--- start Data supplied ---

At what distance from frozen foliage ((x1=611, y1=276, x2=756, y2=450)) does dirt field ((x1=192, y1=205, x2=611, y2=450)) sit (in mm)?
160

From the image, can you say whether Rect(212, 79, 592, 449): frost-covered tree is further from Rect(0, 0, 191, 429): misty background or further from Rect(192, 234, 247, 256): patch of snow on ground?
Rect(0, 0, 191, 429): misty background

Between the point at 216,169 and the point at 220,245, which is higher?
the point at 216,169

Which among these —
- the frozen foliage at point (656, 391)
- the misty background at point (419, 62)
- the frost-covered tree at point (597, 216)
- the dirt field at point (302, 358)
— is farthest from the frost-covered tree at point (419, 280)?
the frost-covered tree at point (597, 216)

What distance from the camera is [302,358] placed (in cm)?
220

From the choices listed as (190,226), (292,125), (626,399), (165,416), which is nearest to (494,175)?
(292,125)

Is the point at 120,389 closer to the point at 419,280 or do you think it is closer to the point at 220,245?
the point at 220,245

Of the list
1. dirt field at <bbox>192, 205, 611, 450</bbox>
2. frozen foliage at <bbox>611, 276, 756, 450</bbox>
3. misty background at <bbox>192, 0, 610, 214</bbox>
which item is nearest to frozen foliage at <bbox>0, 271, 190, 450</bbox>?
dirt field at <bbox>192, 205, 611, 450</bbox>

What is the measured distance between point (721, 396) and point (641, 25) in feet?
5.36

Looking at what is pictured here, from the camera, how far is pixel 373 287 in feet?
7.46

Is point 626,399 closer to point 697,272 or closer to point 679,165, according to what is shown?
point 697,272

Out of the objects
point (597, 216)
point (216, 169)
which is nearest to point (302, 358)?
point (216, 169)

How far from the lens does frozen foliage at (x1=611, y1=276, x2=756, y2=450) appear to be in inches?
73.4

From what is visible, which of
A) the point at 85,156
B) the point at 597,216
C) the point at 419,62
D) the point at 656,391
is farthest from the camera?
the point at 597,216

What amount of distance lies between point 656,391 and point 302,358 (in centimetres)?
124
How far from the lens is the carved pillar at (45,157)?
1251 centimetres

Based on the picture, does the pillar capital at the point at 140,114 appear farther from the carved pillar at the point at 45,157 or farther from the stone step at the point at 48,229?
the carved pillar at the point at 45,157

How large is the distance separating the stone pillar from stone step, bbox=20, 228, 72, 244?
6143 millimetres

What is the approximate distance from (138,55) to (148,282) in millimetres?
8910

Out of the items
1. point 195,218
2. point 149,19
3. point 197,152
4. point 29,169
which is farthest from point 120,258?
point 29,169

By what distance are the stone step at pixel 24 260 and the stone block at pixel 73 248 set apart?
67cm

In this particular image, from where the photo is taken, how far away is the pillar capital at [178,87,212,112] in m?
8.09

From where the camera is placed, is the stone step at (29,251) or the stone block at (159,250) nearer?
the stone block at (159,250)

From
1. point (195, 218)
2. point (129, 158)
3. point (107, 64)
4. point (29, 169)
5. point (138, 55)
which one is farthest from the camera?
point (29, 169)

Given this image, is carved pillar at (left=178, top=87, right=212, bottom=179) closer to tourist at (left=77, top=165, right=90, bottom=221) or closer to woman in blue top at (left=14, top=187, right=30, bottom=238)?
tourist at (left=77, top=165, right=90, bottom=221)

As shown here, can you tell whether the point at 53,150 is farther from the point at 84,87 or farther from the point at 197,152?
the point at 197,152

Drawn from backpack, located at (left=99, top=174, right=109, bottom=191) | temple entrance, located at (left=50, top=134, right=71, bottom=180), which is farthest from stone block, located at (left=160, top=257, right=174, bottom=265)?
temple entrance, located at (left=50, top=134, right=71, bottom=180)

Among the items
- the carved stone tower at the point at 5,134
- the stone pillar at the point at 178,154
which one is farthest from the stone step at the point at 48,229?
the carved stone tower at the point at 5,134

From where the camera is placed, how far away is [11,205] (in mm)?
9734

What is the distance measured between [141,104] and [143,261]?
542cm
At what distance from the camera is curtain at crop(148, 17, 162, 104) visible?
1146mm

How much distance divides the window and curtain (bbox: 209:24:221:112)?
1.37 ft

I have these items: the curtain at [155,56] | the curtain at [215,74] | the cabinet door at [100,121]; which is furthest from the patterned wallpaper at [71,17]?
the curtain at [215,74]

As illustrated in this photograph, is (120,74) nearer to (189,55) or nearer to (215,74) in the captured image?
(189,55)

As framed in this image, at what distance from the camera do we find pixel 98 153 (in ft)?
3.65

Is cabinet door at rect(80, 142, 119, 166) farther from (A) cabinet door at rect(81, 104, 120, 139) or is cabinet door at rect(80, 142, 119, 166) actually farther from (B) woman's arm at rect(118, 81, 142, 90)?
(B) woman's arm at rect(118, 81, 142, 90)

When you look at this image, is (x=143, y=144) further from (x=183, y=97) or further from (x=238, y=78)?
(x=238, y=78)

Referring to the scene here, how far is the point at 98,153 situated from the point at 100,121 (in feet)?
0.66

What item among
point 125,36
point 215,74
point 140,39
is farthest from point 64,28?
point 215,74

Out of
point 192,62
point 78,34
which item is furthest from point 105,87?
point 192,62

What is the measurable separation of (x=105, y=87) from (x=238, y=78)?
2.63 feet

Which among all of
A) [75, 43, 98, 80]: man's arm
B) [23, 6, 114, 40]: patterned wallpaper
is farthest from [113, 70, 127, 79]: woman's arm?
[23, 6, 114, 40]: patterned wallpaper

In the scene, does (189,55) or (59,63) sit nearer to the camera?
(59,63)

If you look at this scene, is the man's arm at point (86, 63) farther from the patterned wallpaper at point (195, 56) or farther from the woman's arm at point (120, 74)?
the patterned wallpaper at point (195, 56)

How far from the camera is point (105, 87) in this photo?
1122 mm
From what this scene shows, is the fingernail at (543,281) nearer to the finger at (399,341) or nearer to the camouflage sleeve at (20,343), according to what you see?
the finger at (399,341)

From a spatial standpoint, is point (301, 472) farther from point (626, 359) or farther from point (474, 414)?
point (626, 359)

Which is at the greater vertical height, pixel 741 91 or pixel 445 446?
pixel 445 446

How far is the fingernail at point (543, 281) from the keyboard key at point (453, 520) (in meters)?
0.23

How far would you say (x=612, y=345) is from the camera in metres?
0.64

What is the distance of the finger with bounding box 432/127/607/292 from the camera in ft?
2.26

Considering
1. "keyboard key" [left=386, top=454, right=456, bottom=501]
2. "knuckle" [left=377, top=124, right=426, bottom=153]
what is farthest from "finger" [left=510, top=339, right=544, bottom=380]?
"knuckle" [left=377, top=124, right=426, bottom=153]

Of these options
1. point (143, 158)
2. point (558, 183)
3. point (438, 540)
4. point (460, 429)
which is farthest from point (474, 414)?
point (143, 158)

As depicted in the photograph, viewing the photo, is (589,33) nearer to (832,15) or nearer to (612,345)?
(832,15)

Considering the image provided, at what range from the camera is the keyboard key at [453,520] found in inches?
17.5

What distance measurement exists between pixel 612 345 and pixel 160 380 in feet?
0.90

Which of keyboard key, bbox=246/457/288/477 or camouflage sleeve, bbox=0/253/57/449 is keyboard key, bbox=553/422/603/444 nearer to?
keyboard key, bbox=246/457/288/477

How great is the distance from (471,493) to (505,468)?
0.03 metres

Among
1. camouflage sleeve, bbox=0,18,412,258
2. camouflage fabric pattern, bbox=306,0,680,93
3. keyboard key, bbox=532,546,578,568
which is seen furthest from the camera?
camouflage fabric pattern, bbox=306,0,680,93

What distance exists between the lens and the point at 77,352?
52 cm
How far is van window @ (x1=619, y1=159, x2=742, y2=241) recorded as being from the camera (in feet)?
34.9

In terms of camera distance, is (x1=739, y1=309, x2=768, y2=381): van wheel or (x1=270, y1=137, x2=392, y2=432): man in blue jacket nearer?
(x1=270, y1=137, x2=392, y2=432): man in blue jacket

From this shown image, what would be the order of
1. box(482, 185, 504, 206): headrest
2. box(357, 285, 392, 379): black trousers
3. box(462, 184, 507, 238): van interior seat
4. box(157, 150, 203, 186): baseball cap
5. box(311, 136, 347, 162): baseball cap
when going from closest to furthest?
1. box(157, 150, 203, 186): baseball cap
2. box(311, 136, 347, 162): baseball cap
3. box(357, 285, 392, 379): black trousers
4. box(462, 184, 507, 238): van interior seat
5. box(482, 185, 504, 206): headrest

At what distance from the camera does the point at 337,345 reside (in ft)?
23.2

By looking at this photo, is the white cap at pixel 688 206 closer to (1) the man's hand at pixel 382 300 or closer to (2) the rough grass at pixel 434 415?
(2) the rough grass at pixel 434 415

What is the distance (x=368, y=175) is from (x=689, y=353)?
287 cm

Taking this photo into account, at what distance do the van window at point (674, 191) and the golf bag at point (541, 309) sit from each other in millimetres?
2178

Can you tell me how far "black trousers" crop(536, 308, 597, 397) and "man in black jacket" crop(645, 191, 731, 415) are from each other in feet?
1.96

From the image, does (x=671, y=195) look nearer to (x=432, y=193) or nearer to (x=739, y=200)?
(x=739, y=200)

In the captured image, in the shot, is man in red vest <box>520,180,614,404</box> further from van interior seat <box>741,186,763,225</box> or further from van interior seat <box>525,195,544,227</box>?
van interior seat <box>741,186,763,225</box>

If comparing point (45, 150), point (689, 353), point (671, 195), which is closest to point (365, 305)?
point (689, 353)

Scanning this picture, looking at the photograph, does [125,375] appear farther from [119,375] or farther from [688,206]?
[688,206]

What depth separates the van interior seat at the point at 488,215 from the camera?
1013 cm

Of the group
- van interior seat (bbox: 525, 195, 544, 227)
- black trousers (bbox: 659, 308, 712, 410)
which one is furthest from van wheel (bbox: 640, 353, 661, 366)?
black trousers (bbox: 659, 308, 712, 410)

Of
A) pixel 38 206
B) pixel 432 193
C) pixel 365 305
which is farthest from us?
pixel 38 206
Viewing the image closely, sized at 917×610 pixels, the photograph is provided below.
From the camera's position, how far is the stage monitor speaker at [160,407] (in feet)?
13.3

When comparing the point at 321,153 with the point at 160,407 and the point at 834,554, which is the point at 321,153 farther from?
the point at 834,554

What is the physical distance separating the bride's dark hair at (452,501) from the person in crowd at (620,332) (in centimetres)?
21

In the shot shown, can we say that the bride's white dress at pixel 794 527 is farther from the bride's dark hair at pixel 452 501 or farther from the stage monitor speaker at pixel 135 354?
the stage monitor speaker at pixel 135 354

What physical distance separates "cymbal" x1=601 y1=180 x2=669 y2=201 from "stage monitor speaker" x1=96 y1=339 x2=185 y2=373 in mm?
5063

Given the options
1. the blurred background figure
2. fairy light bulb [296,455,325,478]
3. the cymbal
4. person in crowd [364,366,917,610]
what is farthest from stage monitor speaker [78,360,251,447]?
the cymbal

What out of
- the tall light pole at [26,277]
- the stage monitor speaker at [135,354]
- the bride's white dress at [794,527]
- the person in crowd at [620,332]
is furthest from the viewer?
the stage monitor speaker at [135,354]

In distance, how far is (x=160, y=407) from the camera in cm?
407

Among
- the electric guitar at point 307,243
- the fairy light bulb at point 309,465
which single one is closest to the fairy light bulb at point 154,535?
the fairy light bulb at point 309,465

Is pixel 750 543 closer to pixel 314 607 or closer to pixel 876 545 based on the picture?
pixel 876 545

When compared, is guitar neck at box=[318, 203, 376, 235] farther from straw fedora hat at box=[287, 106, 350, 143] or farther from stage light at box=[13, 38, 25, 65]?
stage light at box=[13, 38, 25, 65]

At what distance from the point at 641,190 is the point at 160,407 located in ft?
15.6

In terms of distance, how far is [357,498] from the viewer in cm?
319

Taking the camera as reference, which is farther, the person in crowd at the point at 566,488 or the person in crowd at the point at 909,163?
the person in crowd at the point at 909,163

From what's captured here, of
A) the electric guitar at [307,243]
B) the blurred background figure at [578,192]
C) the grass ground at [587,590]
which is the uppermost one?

--- end Data supplied ---

-- Set exercise --
Can you repeat the entries from the line containing "When compared, is" through the end of the entries, with "straw fedora hat" changed to "straw cowboy hat" and nothing else altered?

-- Exercise response --
When compared, is guitar neck at box=[318, 203, 376, 235] farther from straw cowboy hat at box=[287, 106, 350, 143] or farther from stage light at box=[13, 38, 25, 65]?
stage light at box=[13, 38, 25, 65]

At what distance from the point at 641,190 is the point at 160,407 located in ft?
15.6

In terms of distance, how far is [357,498] from the viewer in cm?
319

Taking the camera as reference, which is farther, the person in crowd at the point at 566,488 or the person in crowd at the point at 909,163?
the person in crowd at the point at 909,163

From what's captured here, of
A) the electric guitar at [307,243]
B) the blurred background figure at [578,192]
C) the grass ground at [587,590]
which is the uppermost one?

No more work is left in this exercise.